- TEXTE À LIRE -
═══
Benoît Raphaël

AOL rachète le Huffington Post : bonne ou mauvaise nouvelle ?

7 Février 2011 , Rédigé par Benoit Raphaël Publié dans #Daily, #just delivered, #AOL, #content farm, #demand media, #The Huffington Post

En apprenant ce matin le rachat du magique Huffington Post par le mastodonte AOL ma première idée de titre a été : le début de la fin ? Mais il semble que le Guardian ait eu la même idée. Si j'avais été Arianna Huffington, peut-être me serais-je contentée de profiter de l'aubaine. Et quelle aubaine ! 315M$, c'est la plus belle valorisation d'un pure-player d'informations dans l'histoire d'Internet. Qurtout si jeune. Un pure-player américain de "gauche" (démocrate) qui avait été lancé comme un gros blog en 2005 sur la base d'une première levée de fonds d'1M$. Le groupe Le Monde, magnifique marque historique, a été racheté pour trois fois moins... 315M$ c'est dix fois le chiffres d'affaires généré par  le Huffington Post (31M$). Rentable pour la première fois en 2010, comme annoncé, le média prodige prévoit tout de même de doubler ses revenus en 2011. Arianna Huffington ne va pas se contenter de vendre.  Au contraire, elle prendra la direction du contenu éditorial d'AOL. Tim Armstrong, le nouveau CEO d'AOL et elle-même, "partagent la même vision", a-t-elle déclaré. Une vision stratégique dévoilée la semaine dernière par Business Insider (ils ont même récupéré le doc powerpoint, visible ici) et que l'on peut résumer en quelques points :
  1. Le contenu éditorial est déterminé par la demande, c'est à dire le trafic potentiel qu'il peut générer. Une méthode utilisée par ce qu'on appelle les "content farm" (fermes à contenus) qui déclenchent la création d'un contenu par des rédacteurs en fonction des requêtes Internet sur le sujet.
═══
- DONNÉES ENREGISTRÉES -
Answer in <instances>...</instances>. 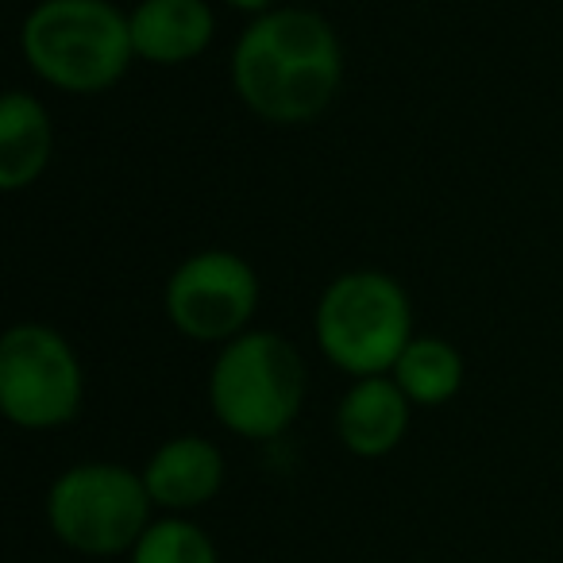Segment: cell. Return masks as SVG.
<instances>
[{"label": "cell", "instance_id": "1", "mask_svg": "<svg viewBox=\"0 0 563 563\" xmlns=\"http://www.w3.org/2000/svg\"><path fill=\"white\" fill-rule=\"evenodd\" d=\"M344 81L340 35L313 9H271L232 47V89L258 120L313 124L332 109Z\"/></svg>", "mask_w": 563, "mask_h": 563}, {"label": "cell", "instance_id": "2", "mask_svg": "<svg viewBox=\"0 0 563 563\" xmlns=\"http://www.w3.org/2000/svg\"><path fill=\"white\" fill-rule=\"evenodd\" d=\"M35 78L63 93H104L135 63L132 16L112 0H40L20 27Z\"/></svg>", "mask_w": 563, "mask_h": 563}, {"label": "cell", "instance_id": "3", "mask_svg": "<svg viewBox=\"0 0 563 563\" xmlns=\"http://www.w3.org/2000/svg\"><path fill=\"white\" fill-rule=\"evenodd\" d=\"M306 390V360L271 329H247L228 340L209 371L212 417L243 440H278L298 421Z\"/></svg>", "mask_w": 563, "mask_h": 563}, {"label": "cell", "instance_id": "4", "mask_svg": "<svg viewBox=\"0 0 563 563\" xmlns=\"http://www.w3.org/2000/svg\"><path fill=\"white\" fill-rule=\"evenodd\" d=\"M321 355L352 378L390 375L413 340V306L394 274L344 271L324 286L313 313Z\"/></svg>", "mask_w": 563, "mask_h": 563}, {"label": "cell", "instance_id": "5", "mask_svg": "<svg viewBox=\"0 0 563 563\" xmlns=\"http://www.w3.org/2000/svg\"><path fill=\"white\" fill-rule=\"evenodd\" d=\"M155 501L140 471L109 460H86L66 467L47 490V525L63 548L93 560L132 555Z\"/></svg>", "mask_w": 563, "mask_h": 563}, {"label": "cell", "instance_id": "6", "mask_svg": "<svg viewBox=\"0 0 563 563\" xmlns=\"http://www.w3.org/2000/svg\"><path fill=\"white\" fill-rule=\"evenodd\" d=\"M86 401V371L74 344L40 321L12 324L0 340V409L12 424L51 432L70 424Z\"/></svg>", "mask_w": 563, "mask_h": 563}, {"label": "cell", "instance_id": "7", "mask_svg": "<svg viewBox=\"0 0 563 563\" xmlns=\"http://www.w3.org/2000/svg\"><path fill=\"white\" fill-rule=\"evenodd\" d=\"M163 306L170 324L194 344H220L243 336L258 309V274L243 255L224 247L181 258L166 278Z\"/></svg>", "mask_w": 563, "mask_h": 563}, {"label": "cell", "instance_id": "8", "mask_svg": "<svg viewBox=\"0 0 563 563\" xmlns=\"http://www.w3.org/2000/svg\"><path fill=\"white\" fill-rule=\"evenodd\" d=\"M143 483L155 501V509L166 514H194L209 506L224 490V452L205 437H170L151 452L143 463Z\"/></svg>", "mask_w": 563, "mask_h": 563}, {"label": "cell", "instance_id": "9", "mask_svg": "<svg viewBox=\"0 0 563 563\" xmlns=\"http://www.w3.org/2000/svg\"><path fill=\"white\" fill-rule=\"evenodd\" d=\"M413 401L390 375L355 378L336 406V437L360 460H383L406 440Z\"/></svg>", "mask_w": 563, "mask_h": 563}, {"label": "cell", "instance_id": "10", "mask_svg": "<svg viewBox=\"0 0 563 563\" xmlns=\"http://www.w3.org/2000/svg\"><path fill=\"white\" fill-rule=\"evenodd\" d=\"M128 16H132L135 58L151 66L194 63L217 35L209 0H140Z\"/></svg>", "mask_w": 563, "mask_h": 563}, {"label": "cell", "instance_id": "11", "mask_svg": "<svg viewBox=\"0 0 563 563\" xmlns=\"http://www.w3.org/2000/svg\"><path fill=\"white\" fill-rule=\"evenodd\" d=\"M55 155V124L40 97L9 89L0 101V189L20 194L35 186Z\"/></svg>", "mask_w": 563, "mask_h": 563}, {"label": "cell", "instance_id": "12", "mask_svg": "<svg viewBox=\"0 0 563 563\" xmlns=\"http://www.w3.org/2000/svg\"><path fill=\"white\" fill-rule=\"evenodd\" d=\"M390 378L401 386V394H406L413 406L437 409V406H448V401L463 390L467 363H463V352L452 340L413 336L406 352H401V360L394 363Z\"/></svg>", "mask_w": 563, "mask_h": 563}, {"label": "cell", "instance_id": "13", "mask_svg": "<svg viewBox=\"0 0 563 563\" xmlns=\"http://www.w3.org/2000/svg\"><path fill=\"white\" fill-rule=\"evenodd\" d=\"M132 563H220L217 540L201 529L197 521L181 514L155 517L140 544L128 555Z\"/></svg>", "mask_w": 563, "mask_h": 563}, {"label": "cell", "instance_id": "14", "mask_svg": "<svg viewBox=\"0 0 563 563\" xmlns=\"http://www.w3.org/2000/svg\"><path fill=\"white\" fill-rule=\"evenodd\" d=\"M228 9L235 12H251V16H263V12H271V0H224Z\"/></svg>", "mask_w": 563, "mask_h": 563}]
</instances>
═══
D'après le texte sur le rachat du Huffington Post par AOL, quelles fonctions Arianna Huffington exercera-t-elle chez AOL ? Appuyez-vous uniquement sur le texte pour répondre.

Elle prendra la direction du contenu éditorial d'AOL.